SRINAGAR: One of the two foreign militants killed in a gunfight with security forces in south Kashmir this week may have had his origin in Burma’s formerly known Arakan province, home to one of the most persecuted ethno-religious communities, the Rohingyas, police sources said.



Azhar Qadri

Tribune News Service

Srinagar, October 8

One of the two foreign militants killed in a gunfight with security forces in south Kashmir this week may have had his origin in Burma’s formerly known Arakan province, home to one of the most persecuted ethno-religious communities, the Rohingyas, police sources said.

The militant, who was initially identified by pseudonym Chota Burmi, was killed along with his associate and commander Adeel Pathan during a gunfight in a forest near south Kashmir’s Tral town on Sunday afternoon. The police sources, however, told The Tribune that Chota Burmi’s real name was Abdur Rehman al Arkani or Abdur Rehman of Arakan.

Arakan is the old name of Burma’s Rakhine state, home to persecuted Rohingya Muslims. The two security agencies, the police and the Army, personnel of which killed the militants in a surgical operation, in their official statements had identified the slain as “foreign militants” without revealing the exact origin.

It is usually difficult for security agencies to verify the exact origin of foreign militants who are killed in gunfights. The sources said Burmi is believed to have been a resident of Burma. Burmi had infiltrated into Kashmir in 2013 and was part of an eight-member group of foreign militants who had established a base in south Kashmir’s Awantipora sub-district.

Chota Burmi, as he was known to security agencies, was affiliated with Jaish-e-Mohammad, the group founded by Maulana Masood Azhar, the militant commander who was released in 1999 in exchange for hostages of the hijacked IC-814 Indian Airlines plane.

Jaish-e-Mohammad, like other militant groups operating in Kashmir, has a history of recruiting militants from across Muslim countries. One of the Jaish-e-Mohammad’s early militant strike was carried out by a Birmingham resident Mohammad Bilal, who had exploded a car bomb outside the Army’s Corps headquarters here in 2000.

Since the insurgency began in 1989, militants from several Muslim countries, including Pakistan, Afghanistan, Sudan, Yemen, Saudi Arabia and Iraq, have fought in Kashmir.
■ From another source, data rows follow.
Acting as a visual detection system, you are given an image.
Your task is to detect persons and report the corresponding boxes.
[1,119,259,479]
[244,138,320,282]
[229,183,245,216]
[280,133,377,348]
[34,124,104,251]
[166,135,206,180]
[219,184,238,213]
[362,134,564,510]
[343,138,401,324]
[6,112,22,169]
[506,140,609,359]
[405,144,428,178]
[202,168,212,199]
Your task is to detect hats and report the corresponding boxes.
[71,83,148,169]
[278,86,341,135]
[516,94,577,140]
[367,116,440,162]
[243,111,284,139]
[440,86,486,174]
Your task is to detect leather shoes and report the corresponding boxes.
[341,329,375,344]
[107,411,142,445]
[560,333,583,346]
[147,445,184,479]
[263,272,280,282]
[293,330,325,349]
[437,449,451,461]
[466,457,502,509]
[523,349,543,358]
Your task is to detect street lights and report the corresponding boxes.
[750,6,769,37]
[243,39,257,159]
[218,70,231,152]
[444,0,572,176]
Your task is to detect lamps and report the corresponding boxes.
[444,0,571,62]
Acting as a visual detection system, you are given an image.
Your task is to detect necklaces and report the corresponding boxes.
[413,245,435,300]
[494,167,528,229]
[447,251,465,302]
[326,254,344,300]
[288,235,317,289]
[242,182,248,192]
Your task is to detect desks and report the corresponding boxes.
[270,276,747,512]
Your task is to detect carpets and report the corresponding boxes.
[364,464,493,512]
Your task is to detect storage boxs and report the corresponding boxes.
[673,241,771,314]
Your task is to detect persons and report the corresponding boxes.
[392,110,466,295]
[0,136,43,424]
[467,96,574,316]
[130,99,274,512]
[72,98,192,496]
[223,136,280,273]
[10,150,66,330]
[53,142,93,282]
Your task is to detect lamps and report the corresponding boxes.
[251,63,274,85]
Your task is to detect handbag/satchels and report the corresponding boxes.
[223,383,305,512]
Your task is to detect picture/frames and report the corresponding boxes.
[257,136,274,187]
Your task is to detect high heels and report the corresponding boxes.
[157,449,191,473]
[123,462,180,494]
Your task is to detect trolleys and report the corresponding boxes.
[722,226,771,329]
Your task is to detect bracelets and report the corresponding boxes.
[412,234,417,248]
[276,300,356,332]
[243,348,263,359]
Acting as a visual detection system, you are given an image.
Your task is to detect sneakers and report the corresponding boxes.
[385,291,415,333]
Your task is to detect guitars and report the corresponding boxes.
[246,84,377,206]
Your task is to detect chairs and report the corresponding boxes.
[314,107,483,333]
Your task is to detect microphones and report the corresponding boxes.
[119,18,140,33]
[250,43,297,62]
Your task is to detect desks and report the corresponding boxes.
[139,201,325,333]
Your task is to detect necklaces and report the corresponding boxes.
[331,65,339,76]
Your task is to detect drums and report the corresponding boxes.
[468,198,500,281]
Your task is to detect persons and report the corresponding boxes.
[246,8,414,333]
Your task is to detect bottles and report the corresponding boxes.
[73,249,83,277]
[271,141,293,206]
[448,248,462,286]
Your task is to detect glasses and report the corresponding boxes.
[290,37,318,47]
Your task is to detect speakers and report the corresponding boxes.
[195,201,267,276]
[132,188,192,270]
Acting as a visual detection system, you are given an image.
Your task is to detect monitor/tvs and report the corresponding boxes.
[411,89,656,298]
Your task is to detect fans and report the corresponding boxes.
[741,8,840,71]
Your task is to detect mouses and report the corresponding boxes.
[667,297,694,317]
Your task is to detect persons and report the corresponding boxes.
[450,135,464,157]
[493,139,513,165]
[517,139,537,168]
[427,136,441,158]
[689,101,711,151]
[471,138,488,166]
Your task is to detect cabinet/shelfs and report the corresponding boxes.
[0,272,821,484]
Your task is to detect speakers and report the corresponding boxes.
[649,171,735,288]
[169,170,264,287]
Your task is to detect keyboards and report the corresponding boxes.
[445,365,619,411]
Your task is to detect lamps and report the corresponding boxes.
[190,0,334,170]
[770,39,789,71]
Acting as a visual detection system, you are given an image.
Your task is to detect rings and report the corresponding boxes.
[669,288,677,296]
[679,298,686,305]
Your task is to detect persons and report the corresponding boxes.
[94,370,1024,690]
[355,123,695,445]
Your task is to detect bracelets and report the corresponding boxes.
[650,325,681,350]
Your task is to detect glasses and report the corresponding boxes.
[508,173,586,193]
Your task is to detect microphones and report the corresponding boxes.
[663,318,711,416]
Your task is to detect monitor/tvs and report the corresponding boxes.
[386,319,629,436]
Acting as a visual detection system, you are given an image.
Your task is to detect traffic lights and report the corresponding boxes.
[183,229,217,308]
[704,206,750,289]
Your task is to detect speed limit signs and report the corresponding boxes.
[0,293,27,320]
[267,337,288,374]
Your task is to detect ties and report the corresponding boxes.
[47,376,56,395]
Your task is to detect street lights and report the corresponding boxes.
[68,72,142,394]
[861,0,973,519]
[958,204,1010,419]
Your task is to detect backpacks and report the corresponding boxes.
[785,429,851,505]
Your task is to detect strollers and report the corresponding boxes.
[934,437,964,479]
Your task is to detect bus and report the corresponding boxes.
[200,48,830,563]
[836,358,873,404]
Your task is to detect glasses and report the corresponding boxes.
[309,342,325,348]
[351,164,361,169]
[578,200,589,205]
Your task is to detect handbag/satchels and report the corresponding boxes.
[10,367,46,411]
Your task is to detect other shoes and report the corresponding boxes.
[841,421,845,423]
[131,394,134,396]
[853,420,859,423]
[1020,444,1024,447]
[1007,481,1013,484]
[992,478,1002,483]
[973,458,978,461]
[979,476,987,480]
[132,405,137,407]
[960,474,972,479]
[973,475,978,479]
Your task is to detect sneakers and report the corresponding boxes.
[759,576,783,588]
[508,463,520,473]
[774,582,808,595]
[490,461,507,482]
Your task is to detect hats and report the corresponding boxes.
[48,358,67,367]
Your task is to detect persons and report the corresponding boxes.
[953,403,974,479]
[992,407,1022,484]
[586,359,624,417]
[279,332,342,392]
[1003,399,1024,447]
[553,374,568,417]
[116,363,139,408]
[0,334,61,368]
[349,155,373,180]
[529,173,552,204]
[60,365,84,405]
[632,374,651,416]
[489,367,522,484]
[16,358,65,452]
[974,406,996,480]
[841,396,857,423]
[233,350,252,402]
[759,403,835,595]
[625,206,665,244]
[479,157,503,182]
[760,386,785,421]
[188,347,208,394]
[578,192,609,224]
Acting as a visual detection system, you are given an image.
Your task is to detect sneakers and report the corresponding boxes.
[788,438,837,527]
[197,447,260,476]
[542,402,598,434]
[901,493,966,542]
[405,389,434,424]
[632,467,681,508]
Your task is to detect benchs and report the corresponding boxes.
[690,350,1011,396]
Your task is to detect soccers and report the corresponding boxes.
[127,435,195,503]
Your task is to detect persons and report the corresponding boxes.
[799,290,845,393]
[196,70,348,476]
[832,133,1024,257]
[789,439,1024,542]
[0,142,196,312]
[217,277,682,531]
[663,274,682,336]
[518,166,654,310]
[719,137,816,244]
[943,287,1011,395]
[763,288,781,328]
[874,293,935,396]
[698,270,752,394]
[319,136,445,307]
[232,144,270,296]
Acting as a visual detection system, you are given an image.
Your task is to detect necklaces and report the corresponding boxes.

Most of the foreign militants, however, were from Pakistan followed by Afghanistan.

Militancy in Kashmir has undergone a major shift in recent years as the number of foreign militants has significantly decreased and local cadres are taking a lead role. In the past year, nearly a hundred local youths took to militancy, most of them in south Kashmir’s four districts.

With the killing of Burmi and Pathan, the eight-member group of Jaish-e-Mohammad, active in south Kashmir for the past two years, had now two surviving militants whose current area of activity was not known, the sources said.